Para Dudu Camargo o uso de produtos regionais é uma tendência


 


 


Gastronomia
Mesmo com esse desfalque, o Cerrado é uma fonte de inspiração para a gastronomia. Sua diversidade biológica, assim como a variedade de sabores, ainda não foram totalmente descobertas. O uso tradicional de frutos típicos como o pequi, a cagaita, o jatobá e a castanha de baru ganha novas versões nas mãos de coroados chefs de cozinha e gourmets  sempre atentos à receita do sucesso.
Alice Mesquita, comandante de um dos mais badalados restaurantes de Brasília é que o diga. A chef – que tem se destacado na gastronomia com produtos nativos – é uma das pioneiras na elaboração de pratos com elementos do Cerrado. Alice sempre se aventurou em direção aos sabores inusitados da região. Como sua homônima da história de Lewis Caroll, a Alice também descobriu um mundo encantador que a fez viajar pelo universo dos insuspeitos paladares que ela descobriu e que agora difunde entre sua clientela requintada nos dois restaurantes (com seu nome) que mantém em Brasília.
Sua mousseline de feijão azuki com ragu de lingüiça caseira e o minicrepe recheado com chantilly, calda de cagaita e crocante de baru causaram frisson durante um evento que reuniu cerca de 400 pessoas ligadas ao mundo da alta gastronomia brasileira, em São Paulo, no ano passado.

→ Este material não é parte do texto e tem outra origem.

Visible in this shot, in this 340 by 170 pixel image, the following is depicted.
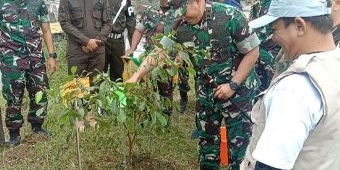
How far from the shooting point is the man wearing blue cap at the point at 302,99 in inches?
51.6

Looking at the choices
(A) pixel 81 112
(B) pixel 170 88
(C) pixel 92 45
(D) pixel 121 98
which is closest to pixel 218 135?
(D) pixel 121 98

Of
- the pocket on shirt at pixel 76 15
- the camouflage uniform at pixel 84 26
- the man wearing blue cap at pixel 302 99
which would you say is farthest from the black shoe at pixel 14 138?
the man wearing blue cap at pixel 302 99

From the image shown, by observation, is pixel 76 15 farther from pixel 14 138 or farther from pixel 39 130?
pixel 14 138

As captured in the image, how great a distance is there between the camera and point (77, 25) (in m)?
4.70

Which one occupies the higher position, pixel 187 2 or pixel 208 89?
pixel 187 2

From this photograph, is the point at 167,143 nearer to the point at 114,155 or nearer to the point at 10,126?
the point at 114,155

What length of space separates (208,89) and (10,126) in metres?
2.24

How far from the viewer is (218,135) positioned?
331cm

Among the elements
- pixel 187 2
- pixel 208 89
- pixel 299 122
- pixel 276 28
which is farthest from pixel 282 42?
pixel 208 89

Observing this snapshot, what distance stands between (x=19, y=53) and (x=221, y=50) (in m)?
2.15

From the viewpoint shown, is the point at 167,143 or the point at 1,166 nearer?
the point at 1,166

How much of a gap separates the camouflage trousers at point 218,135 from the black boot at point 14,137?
6.69 feet

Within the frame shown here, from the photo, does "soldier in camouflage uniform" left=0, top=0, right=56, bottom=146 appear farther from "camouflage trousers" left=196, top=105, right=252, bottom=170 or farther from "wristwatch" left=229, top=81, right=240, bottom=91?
"wristwatch" left=229, top=81, right=240, bottom=91

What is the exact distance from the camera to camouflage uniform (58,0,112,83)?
182 inches
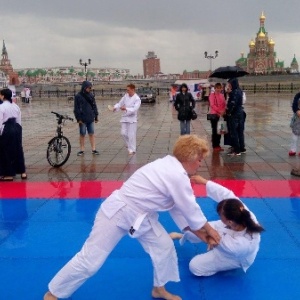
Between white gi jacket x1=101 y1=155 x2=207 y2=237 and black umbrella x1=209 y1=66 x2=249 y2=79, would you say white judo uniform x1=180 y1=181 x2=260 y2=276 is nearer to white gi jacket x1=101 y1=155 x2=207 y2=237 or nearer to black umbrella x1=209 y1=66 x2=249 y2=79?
white gi jacket x1=101 y1=155 x2=207 y2=237

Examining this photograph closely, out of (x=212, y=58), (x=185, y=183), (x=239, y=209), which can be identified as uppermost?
(x=212, y=58)

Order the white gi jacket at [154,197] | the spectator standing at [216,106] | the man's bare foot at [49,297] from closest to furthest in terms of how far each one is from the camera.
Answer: the white gi jacket at [154,197] < the man's bare foot at [49,297] < the spectator standing at [216,106]

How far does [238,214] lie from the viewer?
3514 mm

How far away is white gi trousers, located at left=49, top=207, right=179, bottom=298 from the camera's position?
3.07 m

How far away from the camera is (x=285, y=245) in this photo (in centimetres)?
445

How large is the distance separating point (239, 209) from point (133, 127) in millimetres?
6349

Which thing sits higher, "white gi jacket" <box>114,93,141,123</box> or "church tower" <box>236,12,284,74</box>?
"church tower" <box>236,12,284,74</box>

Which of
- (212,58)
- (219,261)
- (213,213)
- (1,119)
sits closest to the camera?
(219,261)

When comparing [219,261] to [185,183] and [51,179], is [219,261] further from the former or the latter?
[51,179]

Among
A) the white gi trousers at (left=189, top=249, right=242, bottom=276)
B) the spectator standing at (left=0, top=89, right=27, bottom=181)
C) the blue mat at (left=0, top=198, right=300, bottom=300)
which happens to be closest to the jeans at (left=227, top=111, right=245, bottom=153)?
the blue mat at (left=0, top=198, right=300, bottom=300)

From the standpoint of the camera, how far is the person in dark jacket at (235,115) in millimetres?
9156

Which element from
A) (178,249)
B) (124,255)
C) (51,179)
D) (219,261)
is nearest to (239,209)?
(219,261)

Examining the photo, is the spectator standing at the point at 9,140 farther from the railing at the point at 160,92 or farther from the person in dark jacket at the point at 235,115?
the railing at the point at 160,92

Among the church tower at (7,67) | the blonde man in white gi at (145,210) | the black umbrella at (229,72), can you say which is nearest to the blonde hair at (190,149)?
the blonde man in white gi at (145,210)
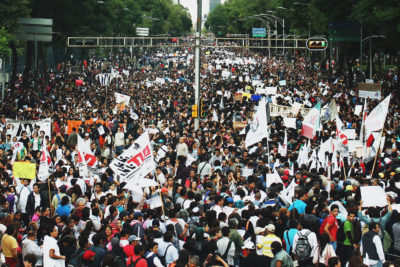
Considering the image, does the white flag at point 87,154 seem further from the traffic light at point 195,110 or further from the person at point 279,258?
the traffic light at point 195,110

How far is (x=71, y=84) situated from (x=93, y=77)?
8.15 m

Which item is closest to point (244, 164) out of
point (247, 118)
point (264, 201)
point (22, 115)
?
point (264, 201)

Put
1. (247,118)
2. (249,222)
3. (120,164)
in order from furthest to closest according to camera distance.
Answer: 1. (247,118)
2. (120,164)
3. (249,222)

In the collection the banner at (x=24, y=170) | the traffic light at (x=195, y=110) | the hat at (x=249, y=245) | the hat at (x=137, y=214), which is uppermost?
the traffic light at (x=195, y=110)

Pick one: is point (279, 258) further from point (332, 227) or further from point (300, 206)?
point (300, 206)

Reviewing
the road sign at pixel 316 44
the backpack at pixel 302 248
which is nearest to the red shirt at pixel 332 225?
the backpack at pixel 302 248

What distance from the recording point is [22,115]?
2897 centimetres

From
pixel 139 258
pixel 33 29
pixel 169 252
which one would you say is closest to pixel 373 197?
pixel 169 252

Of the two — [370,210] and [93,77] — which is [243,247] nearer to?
[370,210]

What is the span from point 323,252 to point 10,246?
4492mm

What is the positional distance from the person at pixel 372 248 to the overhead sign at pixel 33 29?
29530 millimetres

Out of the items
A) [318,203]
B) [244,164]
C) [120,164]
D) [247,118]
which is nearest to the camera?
[318,203]

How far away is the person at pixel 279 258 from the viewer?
906 cm

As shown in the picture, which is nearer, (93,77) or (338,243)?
(338,243)
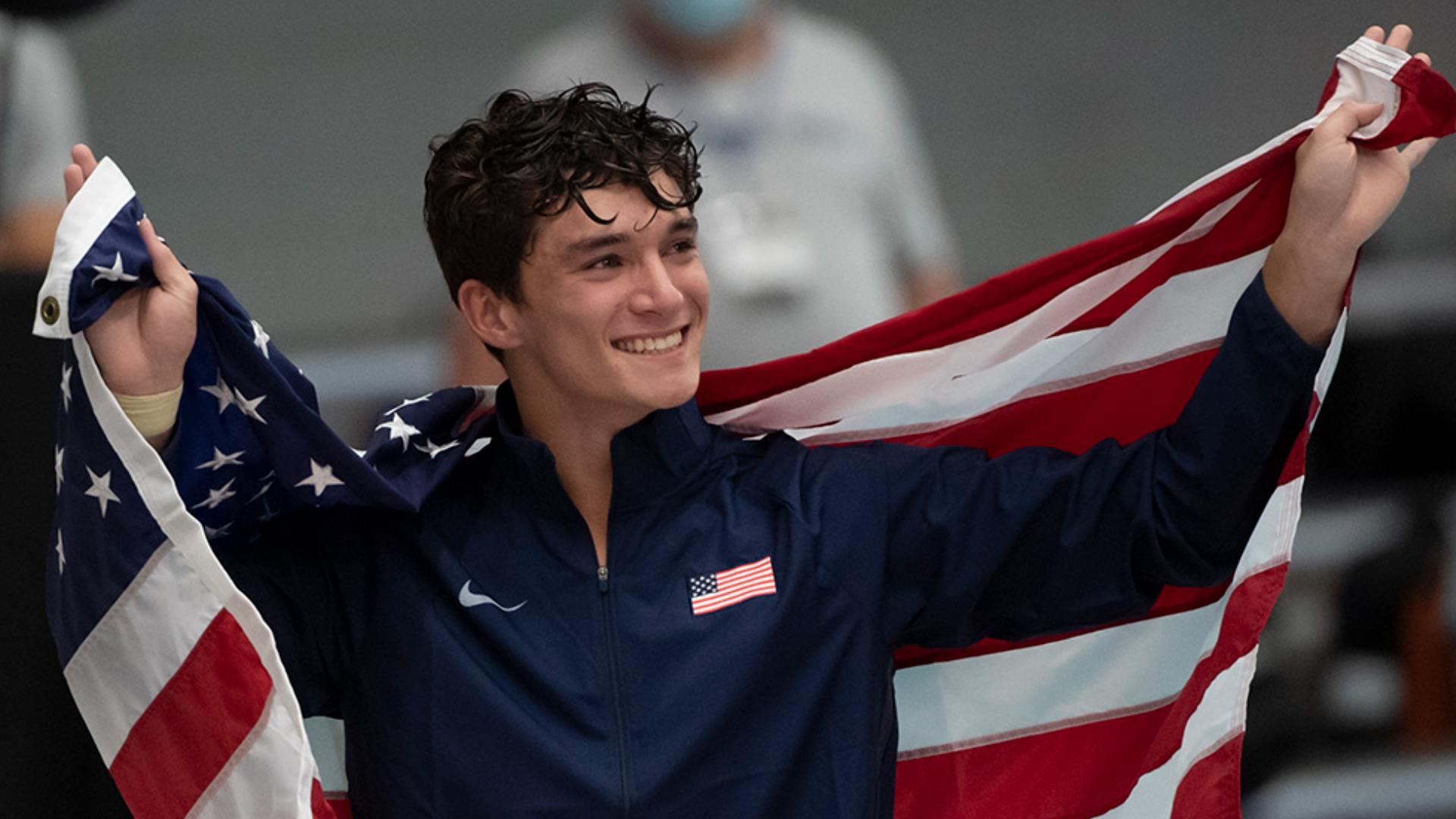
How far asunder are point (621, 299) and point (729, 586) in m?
0.33

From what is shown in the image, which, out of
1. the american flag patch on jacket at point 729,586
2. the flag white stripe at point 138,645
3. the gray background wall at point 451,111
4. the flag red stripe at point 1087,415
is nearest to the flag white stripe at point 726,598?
the american flag patch on jacket at point 729,586

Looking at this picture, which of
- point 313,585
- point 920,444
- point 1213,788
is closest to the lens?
point 313,585

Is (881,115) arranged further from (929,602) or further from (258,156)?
(258,156)

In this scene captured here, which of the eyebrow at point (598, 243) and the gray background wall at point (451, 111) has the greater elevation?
the eyebrow at point (598, 243)

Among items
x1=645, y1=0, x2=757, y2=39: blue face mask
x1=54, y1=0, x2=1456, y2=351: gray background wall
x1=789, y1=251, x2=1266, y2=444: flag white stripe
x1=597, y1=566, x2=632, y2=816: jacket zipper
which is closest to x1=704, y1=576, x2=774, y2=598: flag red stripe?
x1=597, y1=566, x2=632, y2=816: jacket zipper

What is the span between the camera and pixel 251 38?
598 centimetres

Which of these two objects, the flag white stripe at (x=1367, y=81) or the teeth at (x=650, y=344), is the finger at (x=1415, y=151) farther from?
the teeth at (x=650, y=344)

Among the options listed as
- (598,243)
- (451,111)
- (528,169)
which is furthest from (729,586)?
(451,111)

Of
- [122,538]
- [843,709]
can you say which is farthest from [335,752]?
[843,709]

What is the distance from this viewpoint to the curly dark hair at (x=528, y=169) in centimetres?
205

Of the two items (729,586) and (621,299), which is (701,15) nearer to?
(621,299)

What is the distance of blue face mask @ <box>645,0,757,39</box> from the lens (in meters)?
3.98

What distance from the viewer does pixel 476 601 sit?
2.06 metres

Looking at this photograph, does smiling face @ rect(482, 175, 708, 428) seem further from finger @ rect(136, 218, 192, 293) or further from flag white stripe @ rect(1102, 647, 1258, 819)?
flag white stripe @ rect(1102, 647, 1258, 819)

O sucesso se repete em seus cardápios temperados com as cores e sabores do Cerrado. 
Dudu Camargo, dono de cinco casas em Brasília, faz sucesso com seu robalo em crosta de baru guarnecido com arroz de cajuzinho-do-cerrado em passa. Para o chef, a tendência no uso de produtos regionais está se consolidando à medida que os clientes deixam de lado o preconceito com os produtos nativos e se abrem à experiência de novos paladares. “Os frutos do Cerrado têm gosto peculiar. É preciso sensibilizar o paladar do público para essas iguarias”, aposta ele.
Conquistados pelo paladar, os consumidores dos produtos da empresa Nona Pasqua, de Goiânia, já preparam o almoço ou jantar com produtos feitos à base dos sabores do Cerrado com a consciência tranqüila de que estão ajudando a manter os agricultores familiares e, ao mesmo tempo, colaborando para preservar a biodiversidade.
O espaghetti ao pesto de baru e o licor Baruzetto – também à base da castanha nativa – criados por Gennaro Salvemini são campeões de venda da empresa no Brasil e já chegam à mesa dos bons de garfo em países com tradição na alta gastronomia como Espanha e Itália.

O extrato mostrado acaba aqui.